Could you retype every line of the listing below word for word, leaving the pictures out of your answer?

(Short descriptive captions)
*** Begin section ***
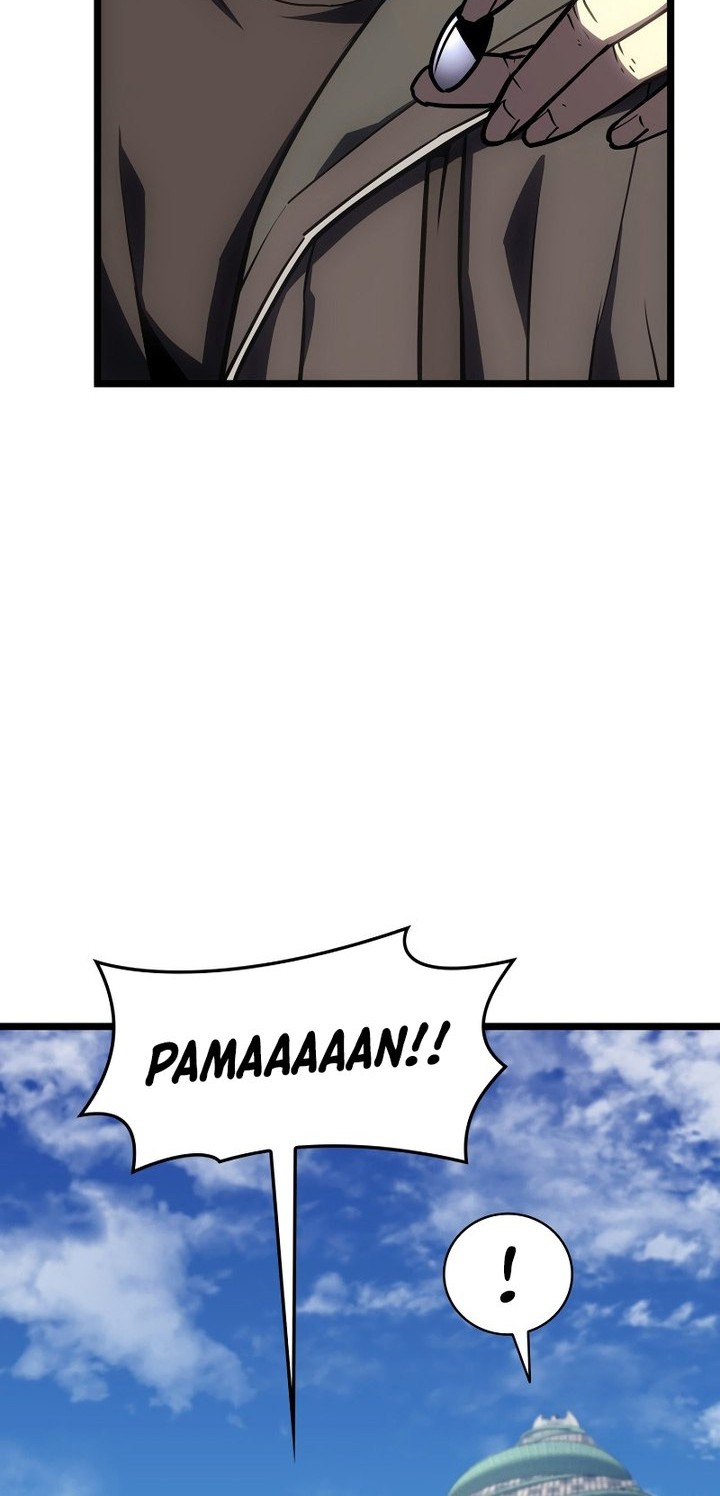 Chapter 118 - halaman 32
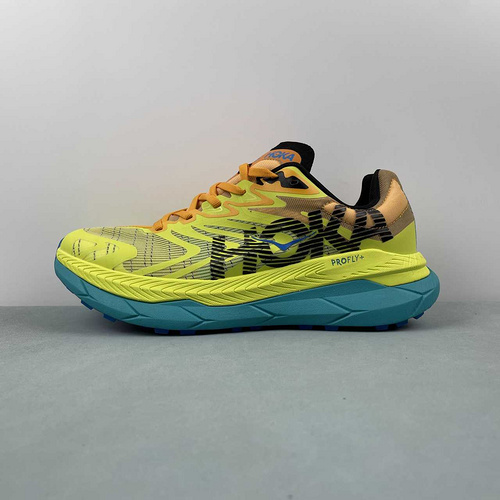 HOKA TECTON X 2 1134516-EPRY 36 36 5 37 5 38 38 5 39 40 40 5 41 42 42 5 43 44 45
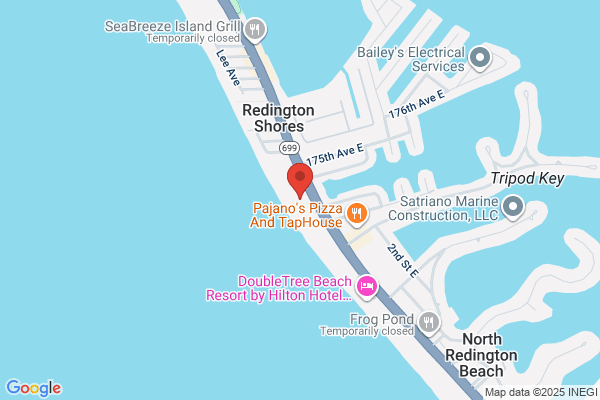 Best Beach Rentals
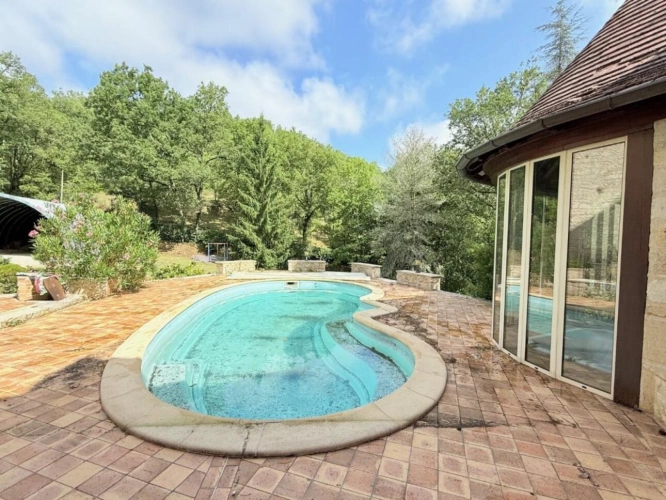 Photos 6 - Tourist - House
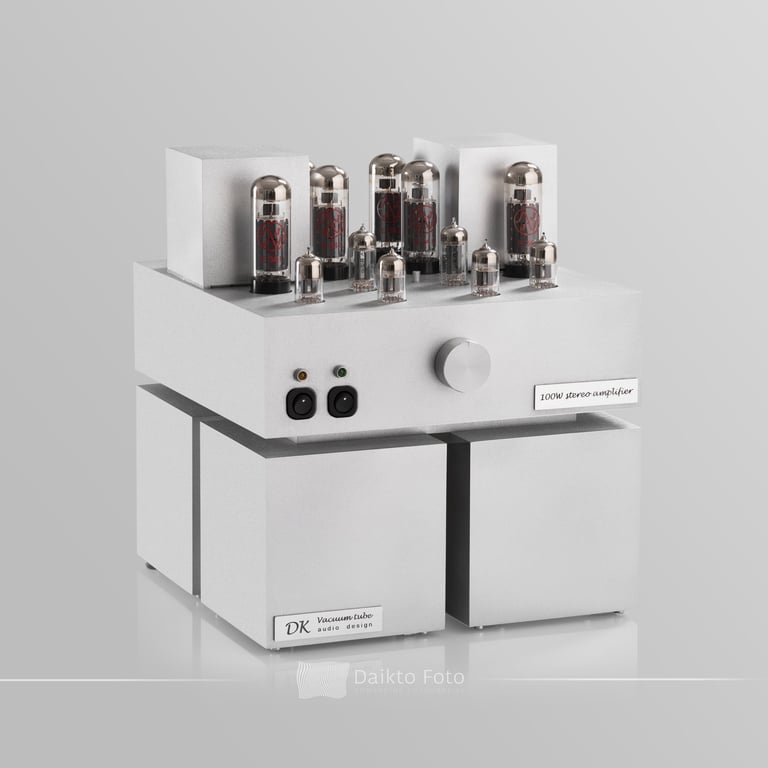 daiktų ir produktų fotografavimas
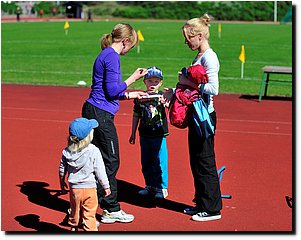 2014-06-15Minigames (127).jpg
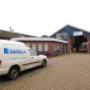 Obdeijn BV Bouwbedrijf
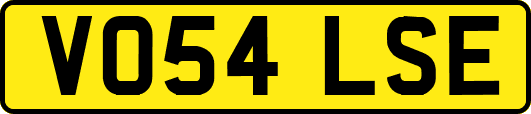 VO54LSE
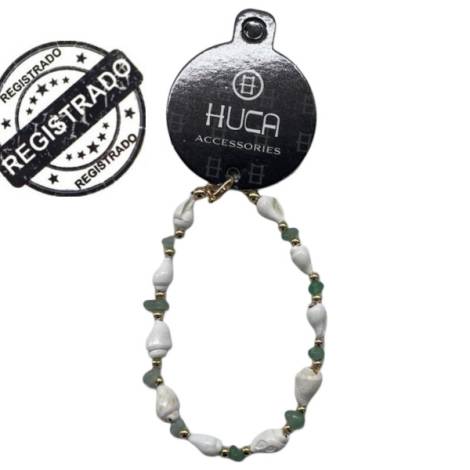 8978684 - Huca beach pulsera desing 8-25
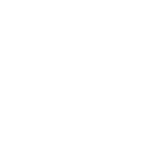 ESPN 6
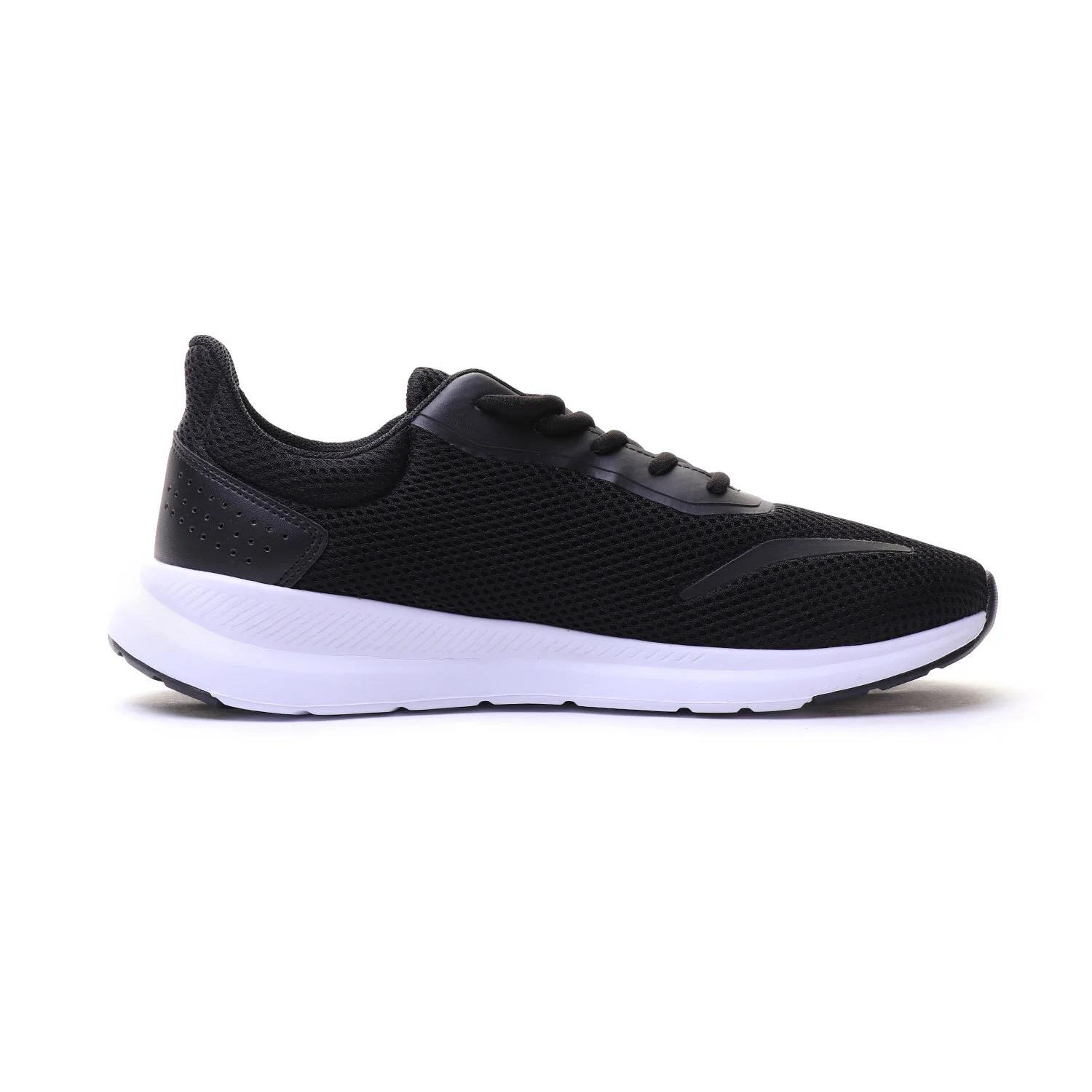 Hummel  Jumper Unisex Günlük Ayakkabı 900224-2001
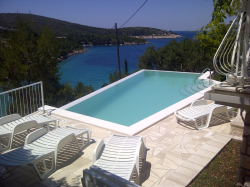 Villa Sonia & Teo Hvar (Isola Hvar)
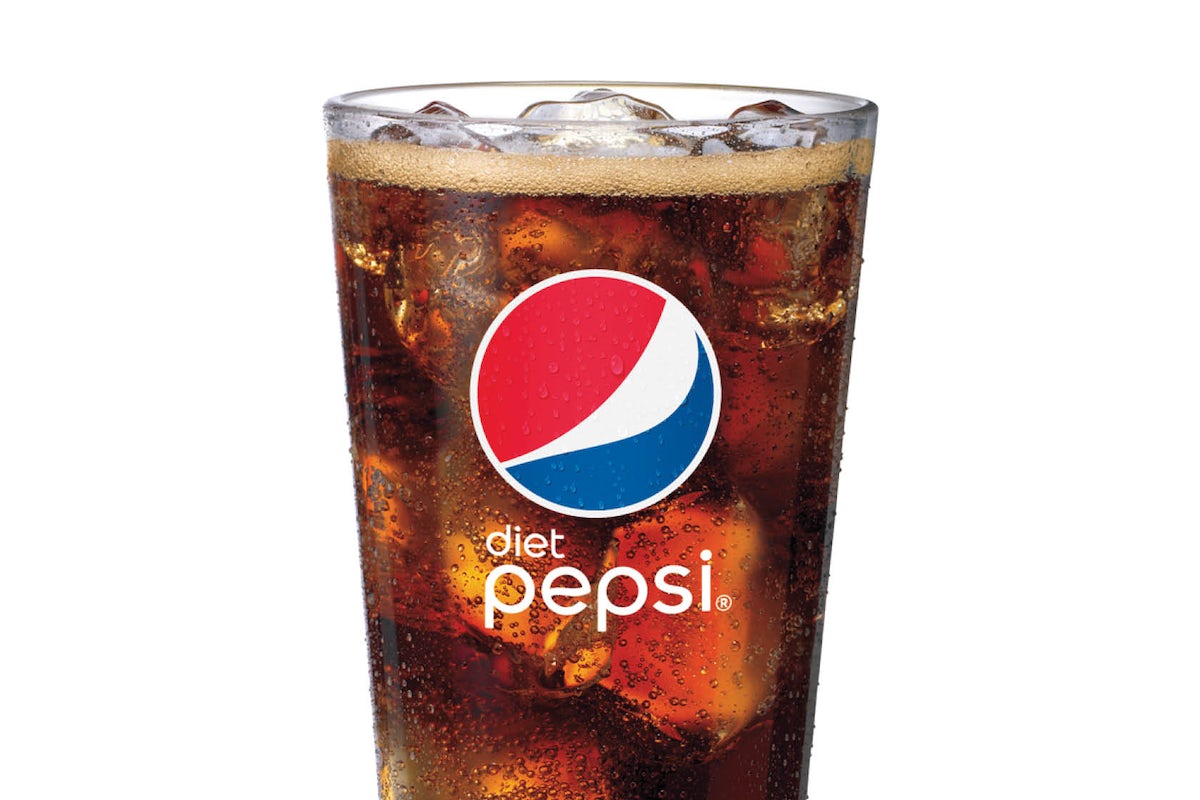 Order Diet Pepsi food online from Bob Evans store, Selinsgrove on bringmethat.com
*** End section ***
• **EXERCISE ANSWER**
 Chapter 118 - halaman 32
 HOKA TECTON X 2 1134516-EPRY 36 36 5 37 5 38 38 5 39 40 40 5 41 42 42 5 43 44 45
 Best Beach Rentals
 Photos 6 - Tourist - House
 daiktų ir produktų fotografavimas
 2014-06-15Minigames (127).jpg
 Obdeijn BV Bouwbedrijf
 VO54LSE
 8978684 - Huca beach pulsera desing 8-25
 ESPN 6
 Hummel  Jumper Unisex Günlük Ayakkabı 900224-2001
 Villa Sonia & Teo Hvar (Isola Hvar)
 Order Diet Pepsi food online from Bob Evans store, Selinsgrove on bringmethat.com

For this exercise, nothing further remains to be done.